How collectors might interpret this sale
For active hobbyists, this Goldin sale can be read a few ways:
- Benchmark for non-rookie Mahomes shields: It helps set expectations for where future National Treasures or Flawless 1/1 shield patches (with or without autos) might land, recognizing differences in year, design, and brand tier.
- Reference point for other ultra-modern QBs: When comparing high-end cards of rising quarterbacks, this result serves as a reminder of the gap between “potential star” and a player already in the all-time conversation.
- Data point for thick-card grading decisions: Seeing a thick, shield-level Mahomes 1/1 perform well in BGS 9.5 reassures some collectors that grading premium memorabilia still has a place in the modern market structure.
None of this should be taken as financial advice or as a prediction of where Mahomes’ cards—or the broader market—will go next. It is one sale, in one auction, at one point in time. But as part of the bigger picture of Mahomes’ high-end market, this result is informative.
Takeaways for new and returning collectors
If you’re newer to the hobby or returning after a break, here are a few practical lessons from this sale:
- Learn the brand hierarchy. National Treasures, Flawless, and a handful of other products tend to anchor the modern high-end football market. Knowing which sets matter most helps you interpret prices.
- Understand card types. A non-rookie patch 1/1, a rookie patch auto, and a rookie base card each occupy a different lane in the hobby. Comparing across those lanes can be misleading.
- Use comps carefully. For 1/1s, there are no true direct comps. Instead, look at similarly important cards of the same player from related sets and years to get a range rather than a single “correct” price.

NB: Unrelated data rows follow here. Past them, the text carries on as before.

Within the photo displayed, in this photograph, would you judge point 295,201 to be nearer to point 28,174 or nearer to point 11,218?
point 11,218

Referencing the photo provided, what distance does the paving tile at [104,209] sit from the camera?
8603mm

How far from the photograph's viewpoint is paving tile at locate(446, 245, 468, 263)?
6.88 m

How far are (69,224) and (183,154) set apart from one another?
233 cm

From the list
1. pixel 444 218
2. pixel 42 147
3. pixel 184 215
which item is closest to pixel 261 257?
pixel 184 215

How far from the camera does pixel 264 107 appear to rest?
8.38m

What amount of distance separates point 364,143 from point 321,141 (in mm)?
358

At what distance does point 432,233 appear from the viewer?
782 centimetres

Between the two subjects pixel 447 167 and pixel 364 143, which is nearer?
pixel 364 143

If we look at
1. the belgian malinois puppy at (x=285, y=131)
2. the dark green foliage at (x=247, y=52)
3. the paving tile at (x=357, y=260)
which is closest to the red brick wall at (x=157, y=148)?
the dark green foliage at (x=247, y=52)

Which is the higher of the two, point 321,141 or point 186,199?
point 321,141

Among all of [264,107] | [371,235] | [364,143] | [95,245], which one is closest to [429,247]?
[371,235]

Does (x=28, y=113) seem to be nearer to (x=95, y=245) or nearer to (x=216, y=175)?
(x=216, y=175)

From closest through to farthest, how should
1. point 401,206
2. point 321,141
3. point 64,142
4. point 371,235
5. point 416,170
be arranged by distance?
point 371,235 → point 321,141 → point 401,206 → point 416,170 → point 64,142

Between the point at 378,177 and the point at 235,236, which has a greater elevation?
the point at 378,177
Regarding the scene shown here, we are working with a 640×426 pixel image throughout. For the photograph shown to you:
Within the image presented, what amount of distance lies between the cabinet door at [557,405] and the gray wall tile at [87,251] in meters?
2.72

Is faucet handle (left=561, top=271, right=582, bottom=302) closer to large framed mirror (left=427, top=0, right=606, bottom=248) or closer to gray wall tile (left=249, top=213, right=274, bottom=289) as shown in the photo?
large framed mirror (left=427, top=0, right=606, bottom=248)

- Condition is still key. Even in the ultra-modern era, high grades on difficult card types (thick, patch, foil-heavy) can be real differentiators.

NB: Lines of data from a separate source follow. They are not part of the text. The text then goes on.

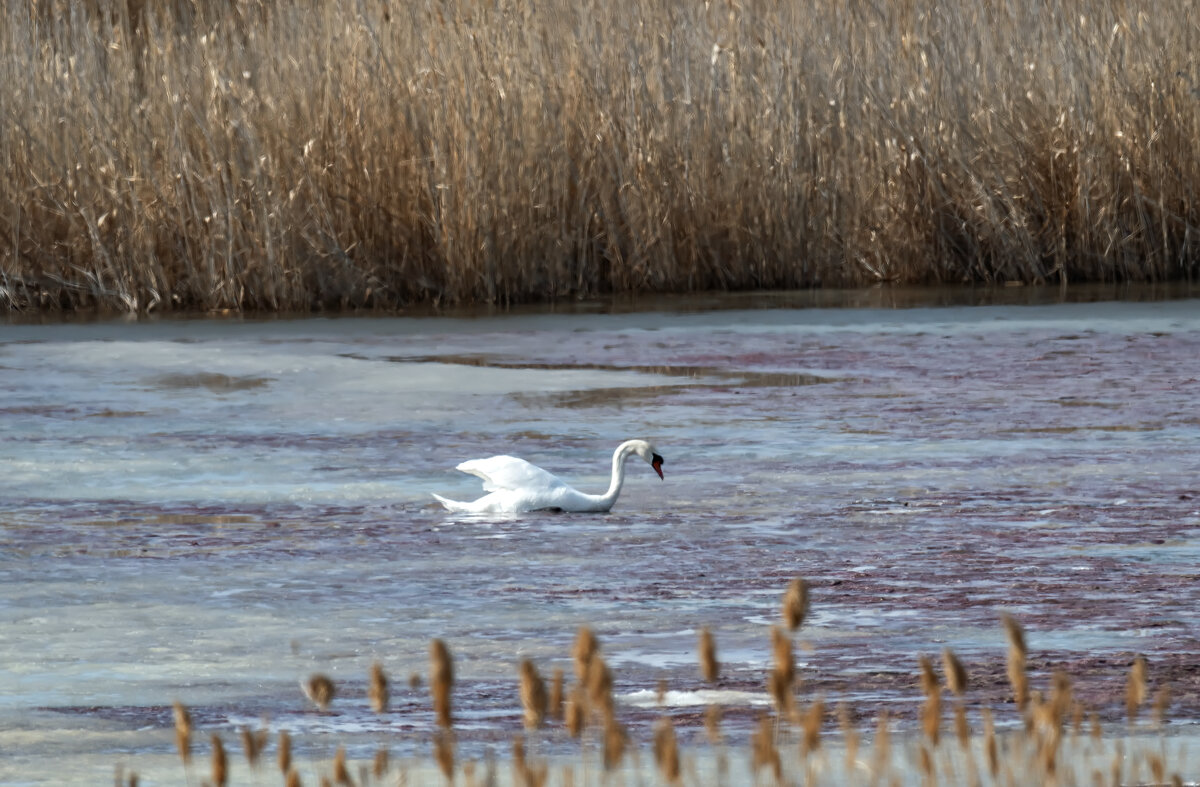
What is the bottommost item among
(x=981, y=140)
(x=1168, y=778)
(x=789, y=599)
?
(x=1168, y=778)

The 2025 Panini National Treasures Colossal Materials NFL Shield #CMS-PMS Patrick Mahomes II 1/1, BGS 9.5, sold for $17,418 at Goldin on June 7, 2026, stands as a clean example of how the market currently values non-rookie, ultra-premium Mahomes memorabilia. For collectors tracking the top end of modern football, it’s a notable data point—and for dedicated Mahomes or Chiefs collectors, it’s the kind of piece that can quietly anchor a collection for years.